When it comes to matters affecting glbt people, Andrew Sullivan is usually right.

Today’s tour de force on marriage is dead on. Sullivan argues that opposition to legal same sex marriage is part and parcel of fundamentalism’s long standing, ongoing war against modernity. At the core of religious conservatism is a yearning to turn back the clock - to a time when:

. . . civil marriage brought with it a whole bundle of collectively-shared, unchallenged, teleological, and largely Judeo-Christian, attributes. Civil marriage once reflected a great deal of cultural and religious assumptions: that women’s role was in the household, deferring to men; that marriage was about procreation, which could not be contracepted; that marriage was always and everywhere for life; that marriage was a central way of celebrating the primacy of male heterosexuality

By establishing male heterosexuality, marriage was intended to both reflect and reinforce cultural and religious norms:

women were deferent, non-heterosexuals rendered invisible and unmentionable, and thus the vexing questions of sexual identity and orientation banished to the catch-all category of sin and otherness, rather than universal human nature.

In this understanding, getting married signals that one has accepted those values and ways of understanding the world. The last few decades have witnessed the demise not of those values (many people still hold them) but of the consensus about them and their place of primacy in our culture. Economic and social forces have undone the agreement. Sullivan writes:

And watching fundamentalist Christianity and Benedict-style Catholicism react to the last couple of decades has only cofirmed for me what I suspected in my early adulthood: that their solutions to the modern problem are not solutions at all. They are wild lunges at something they hate almost as much as they misunderstand.

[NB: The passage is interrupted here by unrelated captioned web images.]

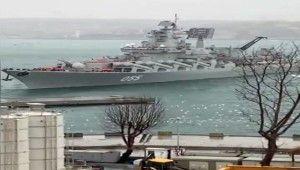 Rus savaş gemisi kıyıya sürüklendi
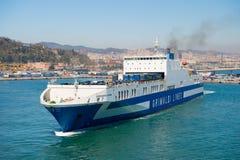 Barcelona Hiszpania, Marzec, - 30, 2016: promu statek Grimaldi Wykłada w morzu Prom wycieczka Podróżować morzem na promu statku W Zdjęcia Royalty Free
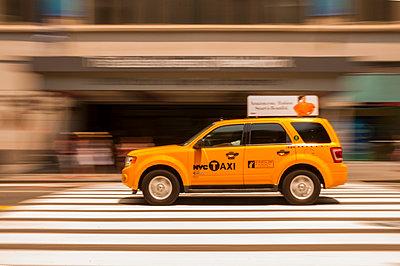 USA, New Yorck City, Manhattan, yellow cab on the move - p300m949084 by Walter G. Allgöwer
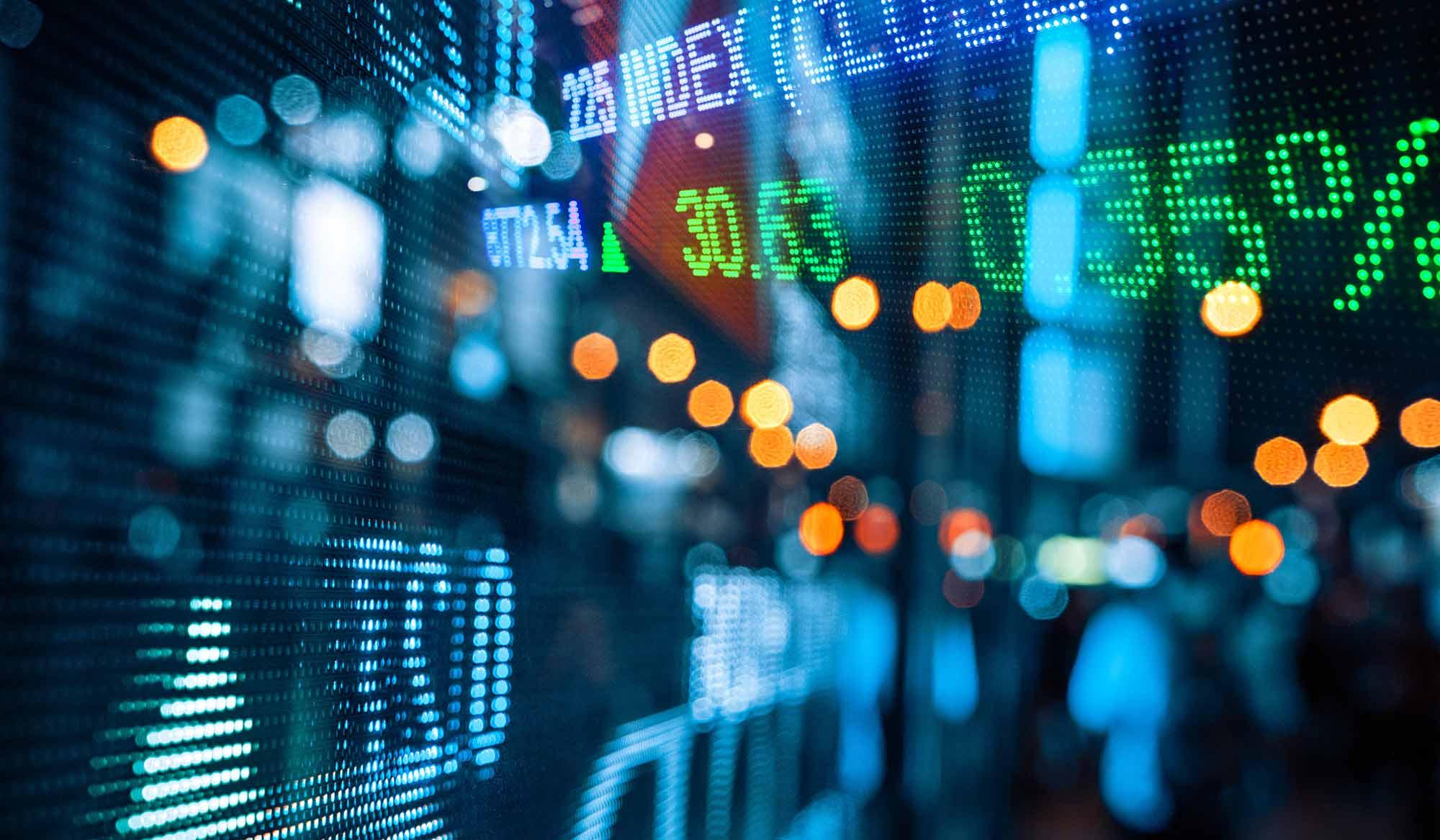نگرانی ۴۸ ساعته سهامداران فعلا برطرف شد/ هراس سازمان بورس از هجوم نقدینگی به بازار سرمایه/ لزوم افزایش عرضه و ورود شرکتهای بزرگ به بورس/ تأثیر منفی تصمیمات شبانه در شرایط جنگ اقتصادی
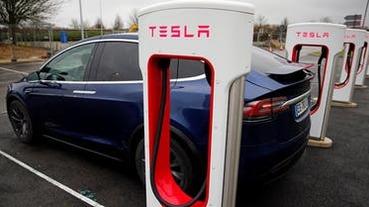 特斯拉新電池曝光!壽命更長、更低價,可跑到「百萬哩」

Sullivan is framing the debate about marriage as a contest between modernity and the past, between modernity and religious conservatism. Modernity is by its very nature ambiguous and uncertain. Modernity accepts that uncertainty is the rule rather than the exception and, perhaps most unnervingly, that the how things were is not how things have to or should be. The entire culture war in the US can be seen as a struggle between people who believe we can make things like they used to be and people who have said, “We don’t want things like they used to be.”

If conservatism is to recover as a force in the modern world, the theocons and Christianists have to understand that their concept of a unified polis with a telos guiding all of us to a theologically-understood social good is a non-starter. Modernity has smashed it into a million little pieces. Women will never return in their consciousness to the child-bearing subservience of the not-so-distant past. Gay people will never again internalize a sense of their own “objective disorder” to acquiesce to a civil regime where they are willingly second-class citizens. Straight men and women are never again going to avoid divorce to the degree our parents did. Nor are they going to have kids because contraception is illicit. The only way to force all these genies back into the bottle would require the kind of oppressive police state Rod would not want to live under.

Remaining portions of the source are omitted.